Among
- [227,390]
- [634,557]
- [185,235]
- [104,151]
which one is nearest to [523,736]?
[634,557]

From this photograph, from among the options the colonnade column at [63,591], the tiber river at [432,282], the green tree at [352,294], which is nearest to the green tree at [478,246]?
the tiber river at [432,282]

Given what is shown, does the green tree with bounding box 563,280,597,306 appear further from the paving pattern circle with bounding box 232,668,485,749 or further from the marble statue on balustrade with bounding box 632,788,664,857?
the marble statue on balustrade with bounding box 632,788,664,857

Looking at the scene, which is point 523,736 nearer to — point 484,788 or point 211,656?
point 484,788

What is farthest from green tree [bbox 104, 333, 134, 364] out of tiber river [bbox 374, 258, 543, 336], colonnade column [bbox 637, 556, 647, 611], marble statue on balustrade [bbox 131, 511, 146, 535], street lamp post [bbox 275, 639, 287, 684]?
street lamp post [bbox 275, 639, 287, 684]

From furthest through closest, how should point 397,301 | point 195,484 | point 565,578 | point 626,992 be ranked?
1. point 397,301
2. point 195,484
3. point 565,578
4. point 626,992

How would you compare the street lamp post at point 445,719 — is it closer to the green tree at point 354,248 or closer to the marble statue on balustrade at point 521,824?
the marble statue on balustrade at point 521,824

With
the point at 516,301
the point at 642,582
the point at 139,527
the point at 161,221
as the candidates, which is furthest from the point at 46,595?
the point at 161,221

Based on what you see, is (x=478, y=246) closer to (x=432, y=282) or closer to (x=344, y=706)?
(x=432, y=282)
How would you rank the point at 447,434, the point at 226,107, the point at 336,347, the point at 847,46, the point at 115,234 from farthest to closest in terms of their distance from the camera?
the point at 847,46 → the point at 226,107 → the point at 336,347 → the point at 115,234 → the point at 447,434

===============

• What to do
Please render the lines from the one containing "Based on what" through the end of the entries above as a Markdown table with the columns Row and Text, numbering each row and leaving out blank lines.

• Task solution
| Row | Text |
|---|---|
| 1 | Based on what you see, is (x=478, y=246) closer to (x=432, y=282) or closer to (x=344, y=706)? |
| 2 | (x=432, y=282) |
| 3 | How would you rank the point at 447,434, the point at 226,107, the point at 336,347, the point at 847,46, the point at 115,234 from farthest to closest in terms of their distance from the camera? |
| 4 | the point at 847,46 → the point at 226,107 → the point at 336,347 → the point at 115,234 → the point at 447,434 |